Inhibition of polypyrimidine tract-binding protein 3 induces apoptosis and cell cycle arrest, and enhances the cytotoxicity of 5- fluorouracil in gastric cancer cells.

BACKGROUND: Human polypyrimidine tract binding protein 3 (PTBP3) was first discovered in 1999 and has been well characterised as a differentiation regulator. However, its role in human cancer has rarely been reported. Our previous study revealed increased PTBP3 protein level in gastric cancer tissues. Downregulation of PTBP3 suppressed the proliferation and differentiation of gastric cancer cells in vivo.
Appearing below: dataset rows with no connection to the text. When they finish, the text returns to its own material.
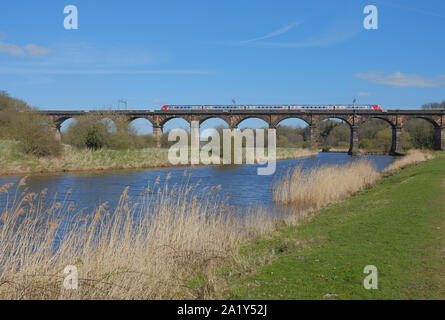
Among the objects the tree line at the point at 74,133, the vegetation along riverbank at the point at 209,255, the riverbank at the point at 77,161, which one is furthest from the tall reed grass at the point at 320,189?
the tree line at the point at 74,133

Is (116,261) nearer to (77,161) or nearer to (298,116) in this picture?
(77,161)

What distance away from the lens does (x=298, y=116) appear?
188 feet

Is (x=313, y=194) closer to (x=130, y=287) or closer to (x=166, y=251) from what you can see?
(x=166, y=251)

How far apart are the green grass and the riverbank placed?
21.6 metres

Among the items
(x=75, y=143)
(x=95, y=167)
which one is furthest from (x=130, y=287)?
(x=75, y=143)

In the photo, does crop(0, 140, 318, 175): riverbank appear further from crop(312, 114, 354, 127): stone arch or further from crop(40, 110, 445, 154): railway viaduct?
crop(312, 114, 354, 127): stone arch

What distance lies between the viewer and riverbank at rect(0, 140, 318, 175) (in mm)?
24703

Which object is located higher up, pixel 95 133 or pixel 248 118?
pixel 248 118

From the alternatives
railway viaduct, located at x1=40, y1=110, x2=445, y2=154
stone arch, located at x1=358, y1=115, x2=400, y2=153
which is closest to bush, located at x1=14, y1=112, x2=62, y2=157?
railway viaduct, located at x1=40, y1=110, x2=445, y2=154

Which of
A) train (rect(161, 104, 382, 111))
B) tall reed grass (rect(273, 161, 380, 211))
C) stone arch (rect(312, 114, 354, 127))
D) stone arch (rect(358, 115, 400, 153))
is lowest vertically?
tall reed grass (rect(273, 161, 380, 211))

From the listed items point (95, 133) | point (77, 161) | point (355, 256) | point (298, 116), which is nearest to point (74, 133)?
point (95, 133)

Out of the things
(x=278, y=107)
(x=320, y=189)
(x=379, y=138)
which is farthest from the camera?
(x=379, y=138)

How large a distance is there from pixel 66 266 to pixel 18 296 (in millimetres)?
865

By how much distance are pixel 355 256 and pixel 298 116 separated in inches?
2090
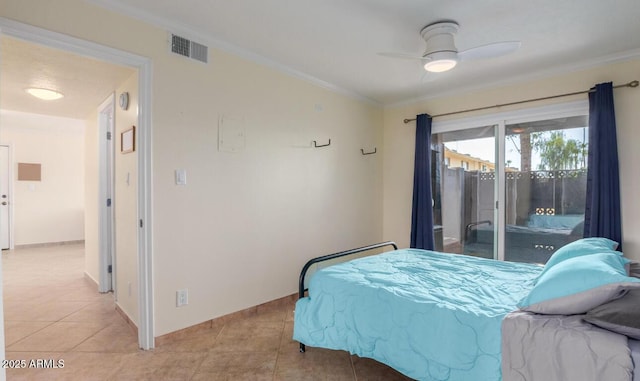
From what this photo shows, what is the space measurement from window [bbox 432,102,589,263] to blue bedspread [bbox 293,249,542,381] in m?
1.36

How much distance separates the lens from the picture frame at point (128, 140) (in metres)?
2.63

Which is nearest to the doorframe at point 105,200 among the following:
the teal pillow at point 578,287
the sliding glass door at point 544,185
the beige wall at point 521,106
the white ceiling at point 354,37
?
the white ceiling at point 354,37

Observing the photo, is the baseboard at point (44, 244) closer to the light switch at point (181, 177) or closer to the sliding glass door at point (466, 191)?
the light switch at point (181, 177)

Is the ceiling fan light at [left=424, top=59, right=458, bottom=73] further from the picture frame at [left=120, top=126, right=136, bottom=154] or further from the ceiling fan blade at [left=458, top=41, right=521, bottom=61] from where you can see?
the picture frame at [left=120, top=126, right=136, bottom=154]

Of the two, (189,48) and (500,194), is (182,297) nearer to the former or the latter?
(189,48)

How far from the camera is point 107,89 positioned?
3211 millimetres

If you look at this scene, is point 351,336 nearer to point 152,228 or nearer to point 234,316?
point 234,316

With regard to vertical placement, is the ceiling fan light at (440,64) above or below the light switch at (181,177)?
above

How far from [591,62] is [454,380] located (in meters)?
3.35

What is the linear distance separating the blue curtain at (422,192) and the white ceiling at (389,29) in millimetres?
902

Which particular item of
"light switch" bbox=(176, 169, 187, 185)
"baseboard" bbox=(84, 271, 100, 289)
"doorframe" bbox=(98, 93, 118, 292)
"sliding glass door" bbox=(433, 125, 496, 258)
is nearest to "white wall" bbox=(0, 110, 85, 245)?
"doorframe" bbox=(98, 93, 118, 292)

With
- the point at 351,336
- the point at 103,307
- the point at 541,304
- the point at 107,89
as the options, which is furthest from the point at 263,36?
the point at 103,307

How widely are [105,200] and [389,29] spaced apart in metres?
3.59

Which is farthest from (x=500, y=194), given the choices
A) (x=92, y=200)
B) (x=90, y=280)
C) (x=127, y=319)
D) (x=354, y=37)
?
(x=90, y=280)
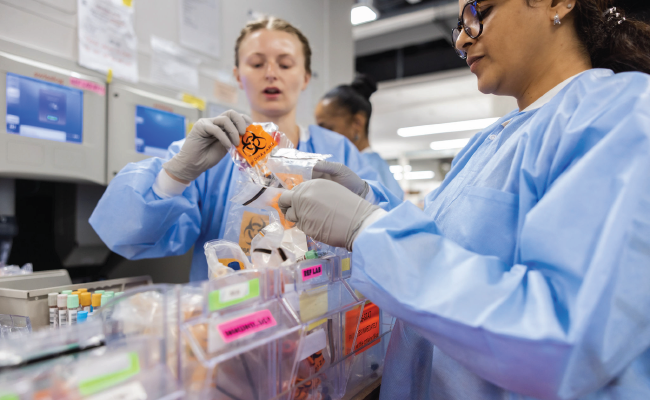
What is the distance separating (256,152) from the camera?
0.99 m

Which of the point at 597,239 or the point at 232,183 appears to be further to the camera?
the point at 232,183

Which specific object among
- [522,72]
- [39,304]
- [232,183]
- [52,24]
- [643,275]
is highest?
[52,24]

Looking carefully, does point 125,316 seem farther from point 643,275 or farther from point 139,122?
point 139,122

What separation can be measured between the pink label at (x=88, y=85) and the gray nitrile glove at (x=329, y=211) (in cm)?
114

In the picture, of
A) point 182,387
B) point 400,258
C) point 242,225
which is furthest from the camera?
point 242,225

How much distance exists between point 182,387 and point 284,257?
1.09 feet

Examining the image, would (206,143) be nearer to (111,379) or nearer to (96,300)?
(96,300)

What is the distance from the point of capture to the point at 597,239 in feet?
1.82

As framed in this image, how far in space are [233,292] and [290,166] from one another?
1.55 feet

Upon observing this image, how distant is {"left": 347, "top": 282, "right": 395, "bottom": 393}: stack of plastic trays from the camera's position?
2.88ft

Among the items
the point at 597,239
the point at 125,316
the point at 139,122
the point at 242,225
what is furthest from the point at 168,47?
the point at 597,239

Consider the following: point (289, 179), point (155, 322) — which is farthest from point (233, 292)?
point (289, 179)

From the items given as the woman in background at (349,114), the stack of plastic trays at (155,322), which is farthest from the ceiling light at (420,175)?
the stack of plastic trays at (155,322)

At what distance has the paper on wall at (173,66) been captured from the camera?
178 cm
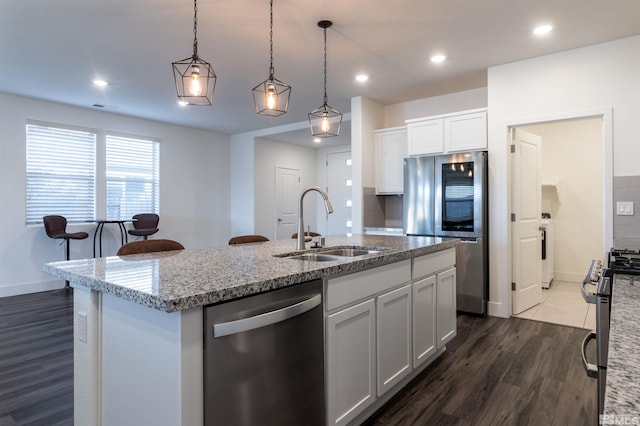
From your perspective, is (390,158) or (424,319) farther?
(390,158)

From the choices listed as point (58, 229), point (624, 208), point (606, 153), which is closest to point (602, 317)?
point (624, 208)

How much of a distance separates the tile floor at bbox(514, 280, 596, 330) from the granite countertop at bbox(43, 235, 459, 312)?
2.59 m

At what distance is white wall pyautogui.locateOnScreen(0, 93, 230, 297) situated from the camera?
4.97 metres

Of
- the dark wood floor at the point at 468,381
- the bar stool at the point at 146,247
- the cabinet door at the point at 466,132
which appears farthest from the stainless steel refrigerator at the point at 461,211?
the bar stool at the point at 146,247

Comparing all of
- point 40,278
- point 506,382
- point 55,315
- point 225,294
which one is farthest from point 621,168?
point 40,278

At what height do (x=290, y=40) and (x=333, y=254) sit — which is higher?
(x=290, y=40)

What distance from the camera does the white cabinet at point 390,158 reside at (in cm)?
505

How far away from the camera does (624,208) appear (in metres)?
3.34

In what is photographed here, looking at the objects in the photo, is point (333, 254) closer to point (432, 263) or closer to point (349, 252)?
point (349, 252)

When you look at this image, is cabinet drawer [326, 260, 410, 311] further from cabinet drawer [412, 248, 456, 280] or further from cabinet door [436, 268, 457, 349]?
cabinet door [436, 268, 457, 349]

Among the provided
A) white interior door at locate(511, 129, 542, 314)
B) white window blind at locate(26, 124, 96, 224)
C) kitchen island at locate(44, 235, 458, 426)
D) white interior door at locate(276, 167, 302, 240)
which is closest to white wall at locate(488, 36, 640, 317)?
white interior door at locate(511, 129, 542, 314)

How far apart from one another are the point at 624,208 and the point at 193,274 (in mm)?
3752

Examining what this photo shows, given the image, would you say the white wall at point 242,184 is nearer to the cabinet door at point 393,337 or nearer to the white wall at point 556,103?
the white wall at point 556,103

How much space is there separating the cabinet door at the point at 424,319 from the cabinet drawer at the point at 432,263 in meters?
0.05
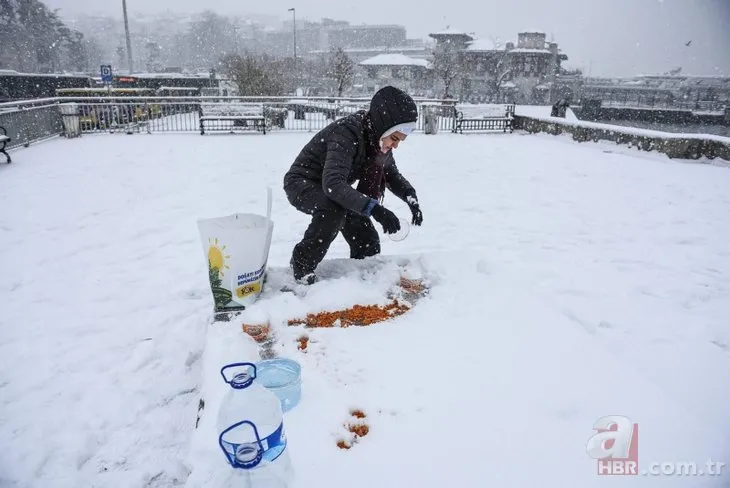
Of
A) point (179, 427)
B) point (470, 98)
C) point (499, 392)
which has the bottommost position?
point (179, 427)

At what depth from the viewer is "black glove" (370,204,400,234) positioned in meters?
2.83

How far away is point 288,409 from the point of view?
1940 mm

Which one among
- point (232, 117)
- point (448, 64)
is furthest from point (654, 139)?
point (448, 64)

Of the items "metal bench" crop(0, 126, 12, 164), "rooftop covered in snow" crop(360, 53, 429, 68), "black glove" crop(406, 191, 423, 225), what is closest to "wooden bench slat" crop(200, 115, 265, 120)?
"metal bench" crop(0, 126, 12, 164)

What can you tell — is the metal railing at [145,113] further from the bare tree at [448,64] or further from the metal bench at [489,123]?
the bare tree at [448,64]

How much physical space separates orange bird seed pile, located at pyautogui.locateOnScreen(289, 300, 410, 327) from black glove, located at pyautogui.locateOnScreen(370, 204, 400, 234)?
49cm

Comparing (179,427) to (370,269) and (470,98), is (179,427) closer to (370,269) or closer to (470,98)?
(370,269)

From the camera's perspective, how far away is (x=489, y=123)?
1698cm

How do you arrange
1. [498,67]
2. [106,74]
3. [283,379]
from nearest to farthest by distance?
[283,379] < [106,74] < [498,67]

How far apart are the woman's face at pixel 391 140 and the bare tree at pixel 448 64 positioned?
1786 inches

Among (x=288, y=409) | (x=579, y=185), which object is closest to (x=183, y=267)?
(x=288, y=409)

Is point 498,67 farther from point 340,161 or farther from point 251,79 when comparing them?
point 340,161

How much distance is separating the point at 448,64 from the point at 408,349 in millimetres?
49567

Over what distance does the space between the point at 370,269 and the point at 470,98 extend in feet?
177
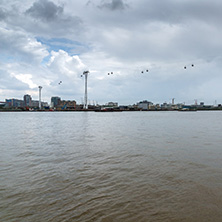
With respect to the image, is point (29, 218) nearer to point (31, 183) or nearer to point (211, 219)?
point (31, 183)

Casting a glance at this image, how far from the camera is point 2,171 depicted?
1054 centimetres

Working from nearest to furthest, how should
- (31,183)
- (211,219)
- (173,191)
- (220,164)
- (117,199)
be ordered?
(211,219) → (117,199) → (173,191) → (31,183) → (220,164)

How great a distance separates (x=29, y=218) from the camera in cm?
582

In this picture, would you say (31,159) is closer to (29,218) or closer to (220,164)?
(29,218)

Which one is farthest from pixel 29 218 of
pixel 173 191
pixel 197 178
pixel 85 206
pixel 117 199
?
pixel 197 178

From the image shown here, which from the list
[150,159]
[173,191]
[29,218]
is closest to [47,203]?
[29,218]

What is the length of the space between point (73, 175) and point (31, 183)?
6.54 ft

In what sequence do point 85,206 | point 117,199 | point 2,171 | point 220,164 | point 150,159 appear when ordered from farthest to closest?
point 150,159, point 220,164, point 2,171, point 117,199, point 85,206

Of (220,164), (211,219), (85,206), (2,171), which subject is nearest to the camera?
(211,219)

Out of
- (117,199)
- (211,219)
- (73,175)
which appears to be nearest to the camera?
(211,219)

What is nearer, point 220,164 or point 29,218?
point 29,218

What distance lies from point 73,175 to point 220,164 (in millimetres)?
8622

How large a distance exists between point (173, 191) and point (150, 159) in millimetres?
5268

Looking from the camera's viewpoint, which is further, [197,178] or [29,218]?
[197,178]
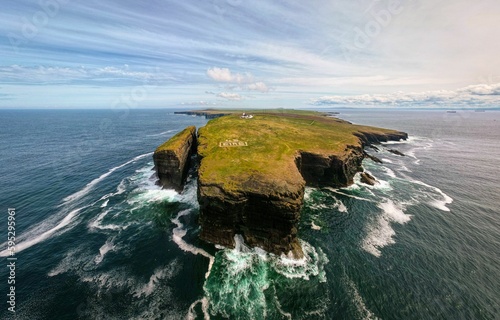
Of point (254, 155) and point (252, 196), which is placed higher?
point (254, 155)

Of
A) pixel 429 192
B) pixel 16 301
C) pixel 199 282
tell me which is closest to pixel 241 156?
pixel 199 282

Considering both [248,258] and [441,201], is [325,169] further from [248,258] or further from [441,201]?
[248,258]

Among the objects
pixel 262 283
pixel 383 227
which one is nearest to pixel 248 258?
pixel 262 283

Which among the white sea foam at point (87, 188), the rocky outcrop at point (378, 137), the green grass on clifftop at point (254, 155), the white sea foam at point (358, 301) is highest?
the green grass on clifftop at point (254, 155)

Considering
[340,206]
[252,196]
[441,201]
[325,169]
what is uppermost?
[252,196]

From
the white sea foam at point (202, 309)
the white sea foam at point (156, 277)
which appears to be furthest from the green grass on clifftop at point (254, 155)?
the white sea foam at point (202, 309)

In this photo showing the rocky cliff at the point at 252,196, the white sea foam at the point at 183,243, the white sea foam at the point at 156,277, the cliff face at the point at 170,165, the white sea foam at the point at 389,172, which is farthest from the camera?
the white sea foam at the point at 389,172

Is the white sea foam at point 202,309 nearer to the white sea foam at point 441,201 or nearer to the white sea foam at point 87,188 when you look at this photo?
the white sea foam at point 87,188
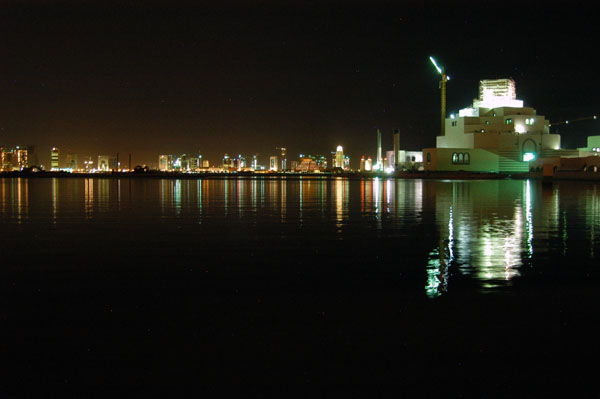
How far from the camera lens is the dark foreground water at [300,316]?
16.5 ft

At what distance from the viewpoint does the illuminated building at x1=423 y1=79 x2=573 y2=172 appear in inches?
3499

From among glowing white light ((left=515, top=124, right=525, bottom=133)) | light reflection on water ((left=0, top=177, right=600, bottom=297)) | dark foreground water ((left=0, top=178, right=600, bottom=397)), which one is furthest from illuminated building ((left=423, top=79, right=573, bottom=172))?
dark foreground water ((left=0, top=178, right=600, bottom=397))

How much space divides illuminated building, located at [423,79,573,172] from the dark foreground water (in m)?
78.8

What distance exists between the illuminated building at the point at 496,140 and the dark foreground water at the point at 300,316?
7876 cm

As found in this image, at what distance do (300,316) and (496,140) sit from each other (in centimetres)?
9079

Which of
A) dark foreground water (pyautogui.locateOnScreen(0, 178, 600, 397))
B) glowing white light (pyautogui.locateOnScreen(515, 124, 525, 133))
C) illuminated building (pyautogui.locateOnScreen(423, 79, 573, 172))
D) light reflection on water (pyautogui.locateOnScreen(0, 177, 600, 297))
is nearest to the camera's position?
dark foreground water (pyautogui.locateOnScreen(0, 178, 600, 397))

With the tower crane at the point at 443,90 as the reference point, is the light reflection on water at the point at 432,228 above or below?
below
METHODS: PTBP3 mRNA levels in human gastric cancer and adjuvant non-tumour tissues were detected. Apoptosis and 5-FU effect were determined in PTBP3-silenced gastric cancer cells. Underlying molecular mechanisms were investigated.

RESULTS: MRNA expression of PTBP3 was upregulated in gastric cancer tissues, especially in those at an advanced stage. PTBP3 silencing led to apoptosis, under which modulation of PTB and thereby switch of Bcl-x pre-mRNA splicing pattern might be an important mechanism. Further research found that inhibition of PTBP3 expression enhanced the chemosensitivity of gastric cancer cells towards 5-FU treatment. This was mediated by reduced expression of histone deacetylase 6 (HDAC6), which further inhibited the phosphorylation of Akt and the expression of thymidylate synthase (TYMS), the critical determinant of 5-FU cytotoxicity.

CONCLUSIONS: PTBP3 might serve as a biomarker of gastric cancer or potential target for anti-cancer therapy.